━━━━━ Material for the task ━━━━━

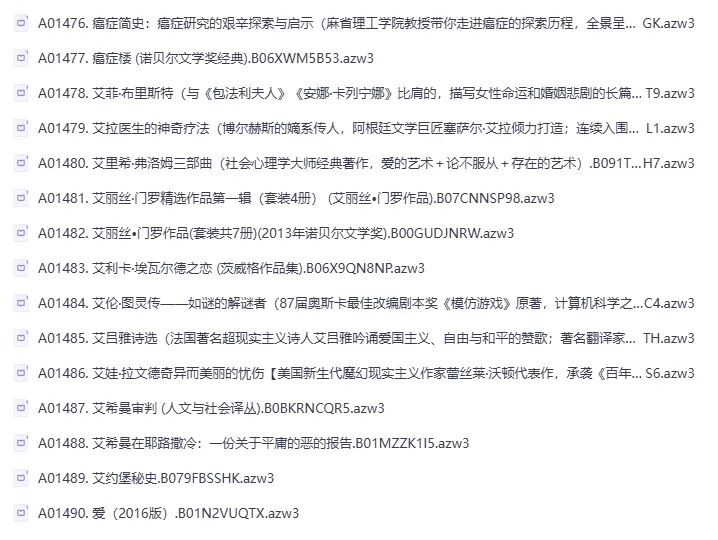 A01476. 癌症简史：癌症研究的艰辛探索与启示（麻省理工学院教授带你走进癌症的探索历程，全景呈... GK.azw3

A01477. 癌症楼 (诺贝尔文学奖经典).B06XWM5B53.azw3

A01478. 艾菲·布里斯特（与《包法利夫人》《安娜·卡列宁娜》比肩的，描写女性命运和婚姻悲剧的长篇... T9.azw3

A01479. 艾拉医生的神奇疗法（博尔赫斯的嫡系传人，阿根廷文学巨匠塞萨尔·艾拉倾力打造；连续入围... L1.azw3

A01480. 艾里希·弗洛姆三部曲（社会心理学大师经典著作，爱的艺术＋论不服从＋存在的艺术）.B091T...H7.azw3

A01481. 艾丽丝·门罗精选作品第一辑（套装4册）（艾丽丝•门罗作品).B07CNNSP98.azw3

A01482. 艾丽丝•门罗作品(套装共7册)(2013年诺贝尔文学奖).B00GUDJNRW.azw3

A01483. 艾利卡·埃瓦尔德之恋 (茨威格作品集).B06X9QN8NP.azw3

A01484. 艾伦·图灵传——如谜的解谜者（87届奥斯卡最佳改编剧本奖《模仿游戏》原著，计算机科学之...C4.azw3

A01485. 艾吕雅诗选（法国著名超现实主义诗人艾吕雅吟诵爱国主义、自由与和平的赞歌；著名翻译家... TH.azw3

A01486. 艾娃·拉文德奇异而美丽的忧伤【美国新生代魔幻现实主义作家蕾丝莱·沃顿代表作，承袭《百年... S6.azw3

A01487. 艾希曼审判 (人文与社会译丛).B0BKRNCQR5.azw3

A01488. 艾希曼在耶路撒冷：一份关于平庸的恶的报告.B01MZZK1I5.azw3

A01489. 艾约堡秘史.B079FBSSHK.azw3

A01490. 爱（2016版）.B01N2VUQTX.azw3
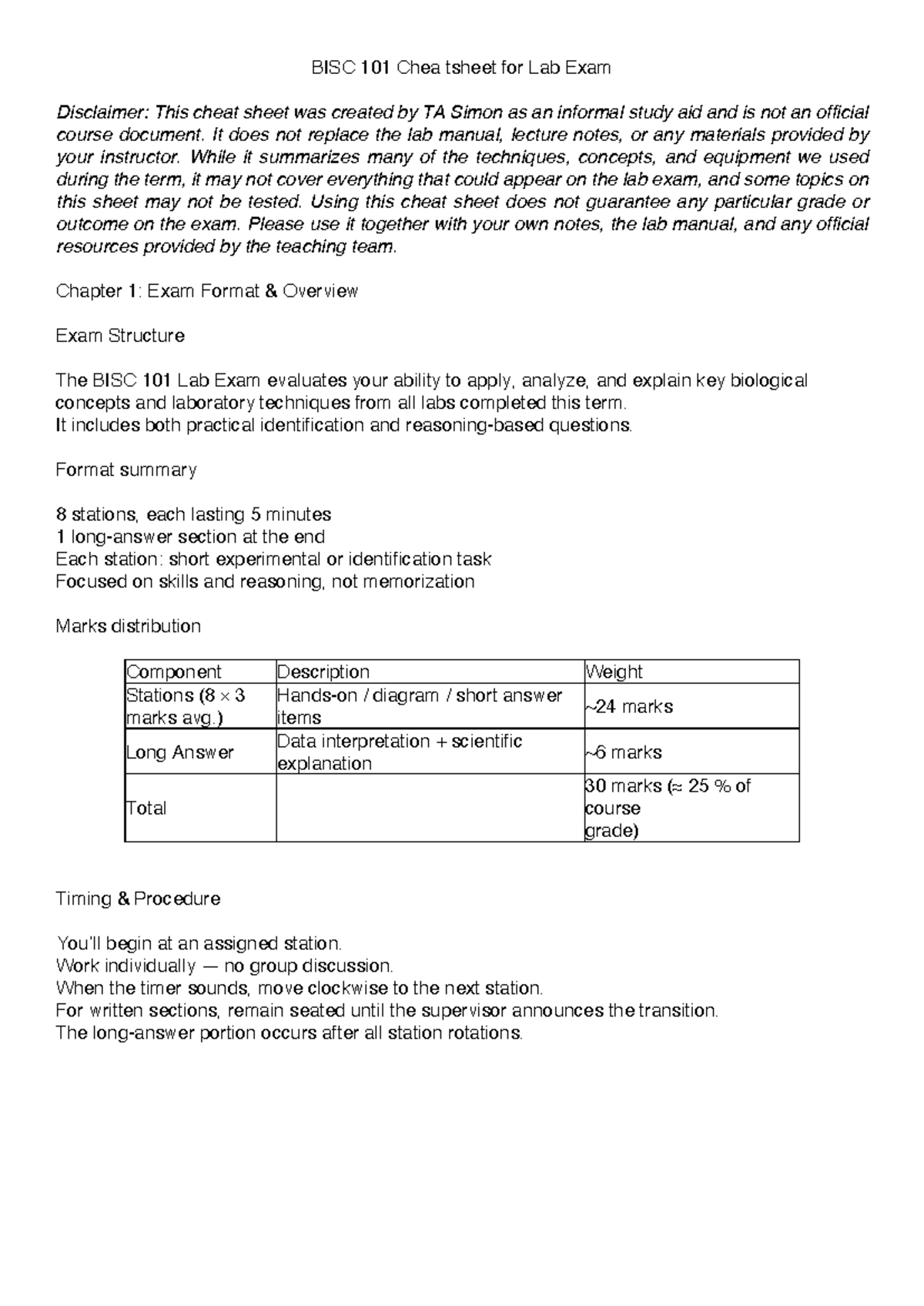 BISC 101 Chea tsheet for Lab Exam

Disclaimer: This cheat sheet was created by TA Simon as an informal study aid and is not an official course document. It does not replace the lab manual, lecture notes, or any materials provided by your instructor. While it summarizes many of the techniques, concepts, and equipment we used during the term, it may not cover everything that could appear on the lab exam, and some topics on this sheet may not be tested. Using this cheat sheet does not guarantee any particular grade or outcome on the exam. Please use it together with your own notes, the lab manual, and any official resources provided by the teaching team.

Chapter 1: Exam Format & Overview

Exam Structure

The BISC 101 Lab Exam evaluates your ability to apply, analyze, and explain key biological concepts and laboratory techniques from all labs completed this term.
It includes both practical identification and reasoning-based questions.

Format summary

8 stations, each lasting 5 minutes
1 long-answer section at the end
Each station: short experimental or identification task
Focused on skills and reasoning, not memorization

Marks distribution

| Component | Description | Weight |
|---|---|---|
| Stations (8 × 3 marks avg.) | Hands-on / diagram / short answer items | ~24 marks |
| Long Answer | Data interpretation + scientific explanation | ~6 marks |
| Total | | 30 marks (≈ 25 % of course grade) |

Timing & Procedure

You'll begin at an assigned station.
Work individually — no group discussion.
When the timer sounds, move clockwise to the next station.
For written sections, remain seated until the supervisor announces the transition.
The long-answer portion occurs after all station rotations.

━━━━━
━━━━━ Material for the task ━━━━━

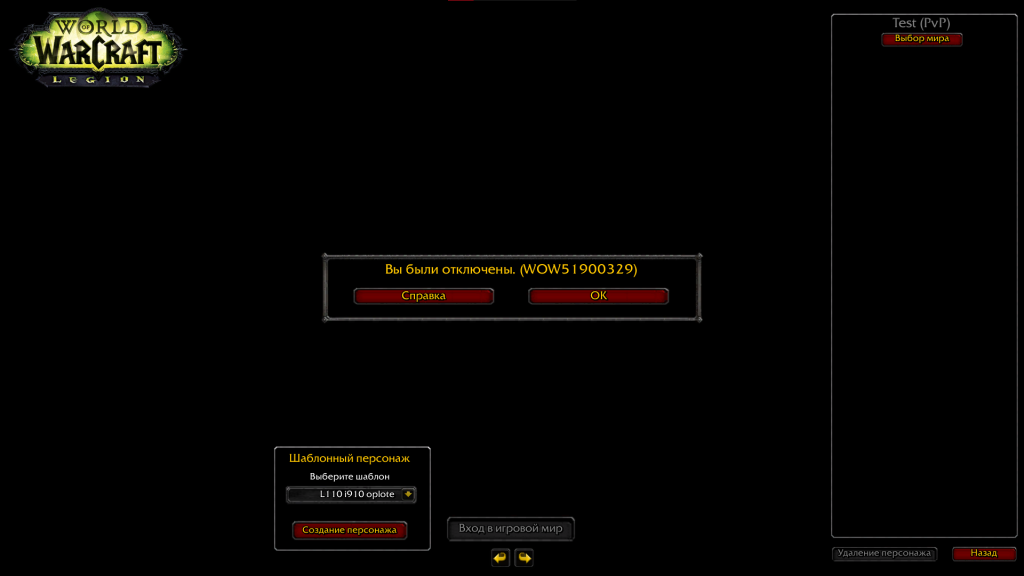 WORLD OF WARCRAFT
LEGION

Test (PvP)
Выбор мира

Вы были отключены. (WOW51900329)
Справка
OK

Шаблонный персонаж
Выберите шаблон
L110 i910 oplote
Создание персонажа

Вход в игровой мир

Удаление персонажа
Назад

━━━━━
━━━━━ Material for the task ━━━━━

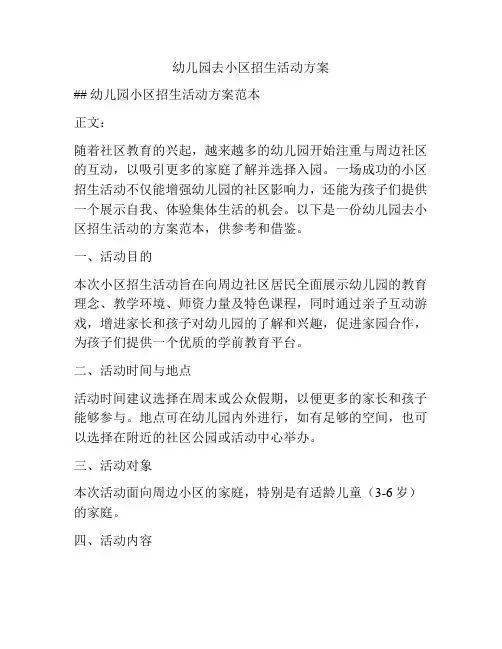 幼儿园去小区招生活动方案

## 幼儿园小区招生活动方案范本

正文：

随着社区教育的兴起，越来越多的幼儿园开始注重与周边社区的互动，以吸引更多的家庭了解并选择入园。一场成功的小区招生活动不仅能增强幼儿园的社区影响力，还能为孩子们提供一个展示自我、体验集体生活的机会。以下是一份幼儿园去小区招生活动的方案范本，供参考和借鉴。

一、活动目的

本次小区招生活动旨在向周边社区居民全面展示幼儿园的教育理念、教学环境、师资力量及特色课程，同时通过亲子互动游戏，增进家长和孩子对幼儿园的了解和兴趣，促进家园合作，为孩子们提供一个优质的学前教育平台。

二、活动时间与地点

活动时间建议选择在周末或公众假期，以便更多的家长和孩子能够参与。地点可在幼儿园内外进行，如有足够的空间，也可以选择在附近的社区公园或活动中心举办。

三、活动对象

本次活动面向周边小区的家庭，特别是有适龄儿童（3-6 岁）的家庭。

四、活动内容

━━━━━

__Problem to work on__
Look through the material above. Transcribe exactly the lines between the ones with "A01476. 癌症简史：癌症研究的艰辛探索与启示（麻省理工学院教授带你走进癌症的探索历程，全景呈... GK.azw3" and "A01479. 艾拉医生的神奇疗法（博尔赫斯的嫡系传人，阿根廷文学巨匠塞萨尔·艾拉倾力打造；连续入围... L1.azw3", inclusive, and keep pictures out.

__Problem solution__
 A01476. 癌症简史：癌症研究的艰辛探索与启示（麻省理工学院教授带你走进癌症的探索历程，全景呈... GK.azw3

A01477. 癌症楼 (诺贝尔文学奖经典).B06XWM5B53.azw3

A01478. 艾菲·布里斯特（与《包法利夫人》《安娜·卡列宁娜》比肩的，描写女性命运和婚姻悲剧的长篇... T9.azw3

A01479. 艾拉医生的神奇疗法（博尔赫斯的嫡系传人，阿根廷文学巨匠塞萨尔·艾拉倾力打造；连续入围... L1.azw3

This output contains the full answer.